● Fragmento del texto
····················

Incidentes cargados de humanidad, graciosos algunos, escogidos especialmente para endulzar mi pasado. De eso tratan estas líneas imperfectamente breves y desordenadamente intercaladas.
Buenos Aires, 2008
Habíamos llegado, mi esposa Susana y yo, de visita a la Argentina en un momento muy cargado. Se habían sublevado los productores de soja. Estancieros devenidos en piqueteros caotizaban el tráfico porteño con más adhesiones que reproches. Resulta que el gobierno intentaba pasar una ley diseñada por el entonces Ministro Lusteau que agrandaba las retenciones a la exportación a medida que el precio mundial lo hacía (supe después, ya de vuelta al norte, que el proyecto fue enterrado con el voto de otro Radical, el mismísimo vicepresidente Cobos). Nos hospedábamos en la casa de mis suegros, cerca del Club Vélez Sarsfield.
Al día siguiente a mi llegada supe que el centro, adonde debía ir, permanecía convulsionado. Tomé un taxi. Al subir saludé con el formalismo de un provinciano de mis tiempos: Buenos Días Señor. Donde te llevo, espetó el chofer sin inmutarse. El hombre era más bien joven, de unos cuarenta años; apenas si me miró aunque adiviné su menosprecio. Le indiqué entonces el lugar y le pregunté si sabía que calles estaban bloqueadas así las esquivaba. Necesitaba llegar a tiempo. Por supuesto que lo sé, me contestó con suficiencia mientras continuaba el rumbo. Pasa que el gobierno nos quiere cagar a todos, agregó. Yo lo sé bien porque en mi familia somos todos sojeros. El impuesto que nos quieren cobrar es inconstitucional, remató con precisión jurídica, acaso excediendo su condición de asalariado del taxímetro. Lo entiendo, dije como para acallar a ese pretensioso chanta del asfalto. El semáforo nos detuvo a los pocos metros. Allí el hombre se dio vuelta, me miró a los ojos y me preguntó con un acento exageradamente porteño: ¿vos sabes lo que es Cons-ti-tu-cional? No señor, le dije con infinita humildad pueblerina, justo cuando llegábamos a ese capítulo las clases terminaron.

····················

● Material mostrado
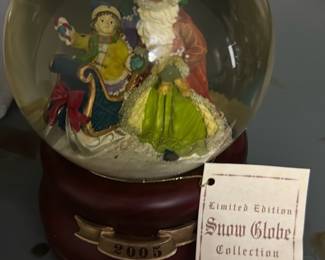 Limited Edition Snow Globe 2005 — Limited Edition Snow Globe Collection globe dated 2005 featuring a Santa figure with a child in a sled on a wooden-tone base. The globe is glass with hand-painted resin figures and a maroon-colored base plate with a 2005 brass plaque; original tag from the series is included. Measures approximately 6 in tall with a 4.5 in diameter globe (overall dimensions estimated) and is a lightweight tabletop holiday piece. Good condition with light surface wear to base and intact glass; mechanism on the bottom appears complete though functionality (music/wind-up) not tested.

····················

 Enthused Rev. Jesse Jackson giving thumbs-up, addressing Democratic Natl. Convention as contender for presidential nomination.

····················

● Consignas del ejercicio
1: Indica si cada afirmación concuerda con el relato y cita las palabras que lo deciden: (a) el narrador y su esposa se alojaban cerca del Club Vélez Sarsfield; (b) el chofer del taxi tenía unos sesenta años; (c) el proyecto de ley había sido diseñado por el Ministro Lusteau.
2: Reescribe el tramo del relato que comienza con las palabras que contienen "Incidentes cargados de" y termina con "y desordenadamente intercaladas.", cambiando "humanidad" por "ternura".
3: Enumera todas las personas que el relato menciona por su nombre propio.

● Respuestas escritas
1:
(a) Sí: "Nos hospedábamos en la casa de mis suegros, cerca del Club Vélez Sarsfield."
(b) No: "de unos cuarenta años"
(c) Sí: "una ley diseñada por el entonces Ministro Lusteau"

2:
Incidentes cargados de ternura, graciosos algunos, escogidos especialmente para endulzar mi pasado. De eso tratan estas líneas imperfectamente breves y desordenadamente intercaladas.

3: Susana, Lusteau, Cobos